Supplied text ::

· · · · · · ·

In short, the Section 230 “deal” should be up for renegotiation. Fortunately, Senators Hawley and Ted Cruz of Texas are leading the charge. On Wednesday, Hawley introduced legislation that would remove Section 230 protections for the social media giants unless they submit to an external audit that proves their censorship protocols are politically neutral.
Both Hawley and Cruz recognize the threats that the relatively new social media behemoths pose and are seeking ways to rein them in. Unfortunately, on the other side of the aisle, Democratic leaders want to make a different deal for Section 230. As Nancy Pelosi recently made clear, she sees section 230 as a “gift.” It takes little imagination to assume that if the social media giants want to retain Pelosi’s special gift, they must continue to beat down on conservatives.
The Section 230 debate is becoming the kind that the Founding Fathers intended the First Amendment to prevent. “Congress shall make no law…abridging the freedom of speech, or of the press” means not simply that the federal government should not regulate speech but that political gamesmanship should not allow a politically slanted marketplace of ideas.

· · · · · · ·

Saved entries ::

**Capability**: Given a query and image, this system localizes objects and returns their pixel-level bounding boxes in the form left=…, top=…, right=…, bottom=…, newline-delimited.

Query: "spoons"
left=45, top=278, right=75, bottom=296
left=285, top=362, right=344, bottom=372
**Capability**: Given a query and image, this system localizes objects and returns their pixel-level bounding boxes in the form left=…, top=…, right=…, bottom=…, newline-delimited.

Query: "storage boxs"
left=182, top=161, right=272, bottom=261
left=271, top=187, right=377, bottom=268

· · · · · · ·

Assignment A :: According to the Section 230 text, why would the social media giants have to keep beating down on conservatives? Explain in one to three sentences.
Assignment B :: Retype the passage of the Section 230 text starting with "In short, the" and going on through "down on conservatives.".

Your response A :: Nancy Pelosi sees Section 230 as a "gift," and Democratic leaders want a different deal for it. The text assumes that if the social media giants want to keep that gift, they must continue to beat down on conservatives.

Your response B ::
In short, the Section 230 “deal” should be up for renegotiation. Fortunately, Senators Hawley and Ted Cruz of Texas are leading the charge. On Wednesday, Hawley introduced legislation that would remove Section 230 protections for the social media giants unless they submit to an external audit that proves their censorship protocols are politically neutral.
Both Hawley and Cruz recognize the threats that the relatively new social media behemoths pose and are seeking ways to rein them in. Unfortunately, on the other side of the aisle, Democratic leaders want to make a different deal for Section 230. As Nancy Pelosi recently made clear, she sees section 230 as a “gift.” It takes little imagination to assume that if the social media giants want to retain Pelosi’s special gift, they must continue to beat down on conservatives.